My opinions so far is it's definitely more for SQ only. My type of music is R&B and rap which you all know how it sounds. Compared to my Arc , it definitely puts out more bass. At first it didn't seem like much but now I can tell a bigger difference. Maybe it needed to be broken in a little.

I'd say it blends in much better in a way that I don't have to crank up the volume as much (increased headroom). I tried some Gwen Stefani tracks and for that type of music it's very good. During bass tracks like Mike Jones and such it bottoms out very easily in a way that I have to turn the volume down. Ludracris' Get Back doesn't need to be turned down as much though. I tried other tracks for about 45 minutes playing w/ the subwoofer xover points, slope, amp gain, etc and my results seemed very consistent.

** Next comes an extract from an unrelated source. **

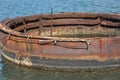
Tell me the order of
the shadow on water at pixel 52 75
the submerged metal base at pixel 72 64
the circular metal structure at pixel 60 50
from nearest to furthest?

So imho it's a nice output SQ only sub which is what NPDang said it would be. it's not an SQL sub and it was never claimed to be. I'm going to keep playing around with it and see if I want to keep it or not. For the price point of this sub compared to others in this range I'd say it's pretty good. I'm just more of an SQL guy myself.


----------



## VaVroom1 (Dec 2, 2005)

rcantu said:


> ok I just tried my diyma out. Here's my set up: Alpine W200 + H701. Brax x2400 for the front stage Seas Lotus Reference and Brax x2000 bridged for the sub (740 watts). I had an arc 12d4 wired series before so I wouldn't kill the sub. My car is a nissan titan crew cab and the enclosure is fiberglass/mdf and a little over 1 cubic foot. I'm not a pro but I've been into car audio for 18 years as a hobbyist and gone through several set ups over the years which I've installed myself.
> 
> My opinions so far is it's definitely more for SQ only. My type of music is R&B and rap which you all know how it sounds. Compared to my Arc , it definitely puts out more bass. At first it didn't seem like much but now I can tell a bigger difference. Maybe it needed to be broken in a little.
> 
> ...


this has been bothering me. do you (or anyone here for that matter) have the iasca cd? if yes, towards the end of track 5, does superman takes off majestically or falls flat with a pop?


----------



## rcantu (Aug 21, 2005)

sorry i don't.


----------



## dual700 (Mar 6, 2005)

VaVroom1 said:


> this has been bothering me. do you (or anyone here for that matter) have the iasca cd? if yes, towards the end of track 5, does superman takes off majestically or falls flat with a pop?


No pop, we tested it with Track 5, full blast.


----------



## npdang (Jul 29, 2005)

I seriously think that pop is bad amplifier clipping. I can't get my sub to pop even with an 1100w amp unless the signal clips hard.

Hey Dual where is your review? Don't you want to win another sub haha


----------



## dual700 (Mar 6, 2005)

npdang said:


> I seriously think that pop is bad amplifier clipping. I can't get my sub to pop even with an 1100w amp unless the signal clips hard.
> 
> Hey Dual where is your review? Don't you want to win another sub haha


http://www.diymobileaudio.com/forum/showthread.php?t=2786

Dude, mine was over 5 paragraphs.. -> Instant win!!


----------



## VaVroom1 (Dec 2, 2005)

dual700 said:


> No pop, we tested it with Track 5, full blast.


yay! way to go!!


----------